Image & Video

Nvidia SANA Video 2B

This ultra-efficient diffusion model slashes training costs to 1% of competitors and runs on consumer RTX 5090 GPUs.

Deep Dive

Nvidia's research team has unveiled SANA-Video 2B, a groundbreaking, ultra-efficient diffusion model designed to generate high-quality, minute-long videos at 720×1280 resolution. The model's core innovation is its Linear DiT architecture, which replaces standard attention with linear attention, drastically improving efficiency when processing the massive number of tokens required for video. This is paired with a novel constant-memory KV cache for block linear attention, enabling the model to maintain global context for long sequences without the traditional memory bottleneck that cripples other models. These technical leaps allow SANA-Video to synthesize long-form content that was previously computationally prohibitive.

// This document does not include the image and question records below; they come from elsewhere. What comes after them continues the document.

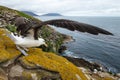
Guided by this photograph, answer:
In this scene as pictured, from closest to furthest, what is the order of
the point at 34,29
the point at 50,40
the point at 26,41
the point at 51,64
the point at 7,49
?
the point at 34,29 → the point at 26,41 → the point at 51,64 → the point at 7,49 → the point at 50,40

This efficiency translates into staggering cost and speed advantages. Training SANA-Video 2B required just 12 days on 64 H100 GPUs, costing only 1% of what it took to train a comparable model like MovieGen. In inference, it outperforms modern small models like Wan 2.1 and SkyReel-V2, being 16 times faster in measured latency. Crucially, it's deployable on consumer hardware like the upcoming RTX 5090 GPU, where it accelerates the generation of a 5-second 720p video from 71 seconds down to just 29 seconds—a 2.4x speedup. This combination of low-cost training and fast, accessible inference sets a new benchmark for democratizing high-quality video generation, moving it from the realm of cloud supercomputers to powerful desktop workstations.

Key Points
  • Uses Linear DiT and constant-memory KV cache for efficient long-context video synthesis, enabling minute-long 720p generation.
  • Training cost is only 1% of MovieGen's, completed in 12 days on 64 H100 GPUs.
  • Runs 16x faster than rivals like Wan 2.1 and achieves a 2.4x speedup on RTX 5090 GPUs, cutting 5-second video generation to 29 seconds.

Why It Matters

Drastically lowers the cost and hardware barrier for high-quality AI video generation, enabling faster prototyping and new creative applications on consumer GPUs.